Using optimization to make good guesses for test cases
07-28, 19:30–19:40 (UTC), Purple

Some applications seem untestable because they are slow to run, with too many options. One approach chooses tests carefully using an optimization algorithm to find the smallest set of tests that are likely to exercise all the parts of the code. In this talk, we introduce the UnitTestDesign.jl package for combinatorial testing and show how it integrates with Julia's test framework using Julia's system of artifacts and scratch spaces.


I'm developing the largest inference application I have ever seen. For any population, it estimates morbidity and mortality from disease, cast against a background of mortality, but this is measured across years for multiple ages. There are seven web pages of settings, and it can take a day to run. In some way, it's easy to test because it's an inverse problem, so I can create a correct answer, generate data, and see if the application finds the correct answer. What I want is a defensible claim that I've tested the seven pages of settings.

My first approach is to write tests for some important cases. These paradigmatic tests have to pass, and they tell stakeholders that the basics work well. I add to these some tests I know challenge the system. Beyond these two classes of tests are another set of less common techniques that help look for bugs where I don't expect them. These include random testing, concolic testing, and property-based testing. For this problem, let's focus on a simpler technique, combinatorial testing.
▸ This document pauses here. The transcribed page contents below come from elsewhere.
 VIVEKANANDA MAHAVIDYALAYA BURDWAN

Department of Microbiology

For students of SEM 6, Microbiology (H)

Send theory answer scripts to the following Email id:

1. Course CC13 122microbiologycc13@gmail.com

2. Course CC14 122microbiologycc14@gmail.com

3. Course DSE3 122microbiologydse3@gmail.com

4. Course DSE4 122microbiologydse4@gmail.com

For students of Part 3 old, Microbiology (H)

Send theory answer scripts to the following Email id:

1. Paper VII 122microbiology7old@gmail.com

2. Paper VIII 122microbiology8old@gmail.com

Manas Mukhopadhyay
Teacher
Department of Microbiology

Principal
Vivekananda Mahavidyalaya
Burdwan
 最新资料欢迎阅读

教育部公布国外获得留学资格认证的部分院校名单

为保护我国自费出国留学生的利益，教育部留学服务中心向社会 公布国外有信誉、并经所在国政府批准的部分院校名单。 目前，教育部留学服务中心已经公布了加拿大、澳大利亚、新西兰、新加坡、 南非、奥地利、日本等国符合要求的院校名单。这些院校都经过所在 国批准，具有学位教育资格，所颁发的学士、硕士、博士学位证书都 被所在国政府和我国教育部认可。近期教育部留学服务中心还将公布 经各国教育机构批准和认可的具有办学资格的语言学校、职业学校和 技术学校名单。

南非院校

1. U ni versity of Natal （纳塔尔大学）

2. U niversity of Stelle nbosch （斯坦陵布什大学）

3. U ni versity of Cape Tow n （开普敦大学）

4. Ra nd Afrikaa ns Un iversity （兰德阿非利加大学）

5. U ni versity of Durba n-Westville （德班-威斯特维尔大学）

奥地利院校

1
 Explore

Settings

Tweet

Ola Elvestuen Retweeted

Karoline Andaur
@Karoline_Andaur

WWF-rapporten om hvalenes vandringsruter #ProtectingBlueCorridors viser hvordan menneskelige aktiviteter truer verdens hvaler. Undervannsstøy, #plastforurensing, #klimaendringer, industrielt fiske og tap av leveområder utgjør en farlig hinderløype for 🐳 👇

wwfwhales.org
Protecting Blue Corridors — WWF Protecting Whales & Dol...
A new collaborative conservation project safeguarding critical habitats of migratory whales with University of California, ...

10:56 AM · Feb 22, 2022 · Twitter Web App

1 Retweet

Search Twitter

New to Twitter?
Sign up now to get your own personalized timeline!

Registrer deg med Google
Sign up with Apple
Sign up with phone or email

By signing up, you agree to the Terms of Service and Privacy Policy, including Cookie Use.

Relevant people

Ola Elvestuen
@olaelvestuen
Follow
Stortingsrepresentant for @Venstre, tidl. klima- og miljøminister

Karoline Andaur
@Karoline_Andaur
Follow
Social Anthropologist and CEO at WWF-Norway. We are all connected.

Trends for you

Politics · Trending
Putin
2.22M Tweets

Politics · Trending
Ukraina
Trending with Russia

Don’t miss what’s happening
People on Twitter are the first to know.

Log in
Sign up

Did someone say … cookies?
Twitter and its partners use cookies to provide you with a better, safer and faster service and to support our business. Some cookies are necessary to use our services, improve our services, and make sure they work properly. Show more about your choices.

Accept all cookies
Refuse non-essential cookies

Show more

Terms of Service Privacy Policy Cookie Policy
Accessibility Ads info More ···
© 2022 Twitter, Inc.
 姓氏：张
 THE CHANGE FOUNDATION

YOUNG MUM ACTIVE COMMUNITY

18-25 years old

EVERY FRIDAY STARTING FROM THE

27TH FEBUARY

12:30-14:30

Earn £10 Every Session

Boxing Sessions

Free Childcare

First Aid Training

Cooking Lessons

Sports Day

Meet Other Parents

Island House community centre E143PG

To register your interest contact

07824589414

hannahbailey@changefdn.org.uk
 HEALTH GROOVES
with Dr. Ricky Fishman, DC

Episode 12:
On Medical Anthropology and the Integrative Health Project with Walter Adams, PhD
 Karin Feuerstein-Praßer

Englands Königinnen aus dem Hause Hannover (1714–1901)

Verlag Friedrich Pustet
Combinatorial testing is a careful selection of test arguments, designed to likely have good code coverage. If we picture a page of code, then any one call to a function will walk through that code, skipping parts of it when it fails an if-condition. A thorough set of tests should, at least, execute different parts of if-conditions. There must be some choice of inputs to the application that lead to every branch of the code. Some branches depend on two input arguments multiplied pairwise. Others may depend on a particular combination of three or four input arguments. It would be helpful to test each value of each option and, somehow, walk through all possible pairs of arguments or all possible triples of arguments, in order to cover all branches.

If we have twenty different options, each of which can take one of four values, we don't have to run twenty-times-four tests to try every value. We can pack them into only a few tests. What if we wanted to try all pairs of the first two values? For each pair, that's four-choose-two, or twelve, combinations of arguments, to make twelve tests for each pair, and there are twenty-choose-two pairs, but we can pack these together, too, so that each test case explores a lot of the code.

The algorithms in UnitTestDesign.jl use greedy optimization to construct short test suites to pack all-pairs testing into as few arguments as possible. For twenty arguments with four values each, it can pack every possible pair of arguments into thirty-seven test cases. There is some research support that all-pairs testing will do a good job of finding faults in code, but the same package can generate tests with higher coverage, where higher means all triples or quadruples of input values are included in test cases.

Most implementations of all-pairs algorithms aren't easy to run in a unit-testing framework because they are web-based or proprietary. There are a few reasons for this. These algorithms need to deal with different argument types. They need to give the tester a way to say that, if a flag is false, then another argument can't take certain values, so they need a little domain-specific language. Julia handles those problems naturally and, further, is efficient at the greedy optimization to determine test cases. These can take time to generate.

For applications with many options, or functions with many arguments, generating a good set of test cases can be computationally intensive, so we rely on the testing framework to help us generate values when needed, save them, and load them later. In Julia, the packages for scratch space and artifacts give us a workflow for testing where we generate combinatorial values, save them to scratch, and upload them as artifacts for others to use.

The resulting approach is to create a set of tests, save them for reuse, and run them many times. Given the challenging problem of testing a large, slow application, we've begun to describe a paradigm from the field of test automation. The general approach is to create a bunch of tests, measure their coverage, select a set to run, and respond to failing tests by refining those tests until we've narrowed down the fault at their source. Parts of this general approach can be seen in random testing, concolic testing, and property-based testing. Compared with these, combinatorial testing is the art of starting with a really good guess.

Andrew Dolgert is a computational scientist at the University of Washington. He has been a high-performance computing consultant for many years, working on diverse projects such as parallelization of molecular dynamics, immersive visualization of fracture mechanics, provenance for the Large Hadron Collider, and time series analysis of the world's global health. His recent work is on continuous-time, discrete-event simulation and on testing of scientific code.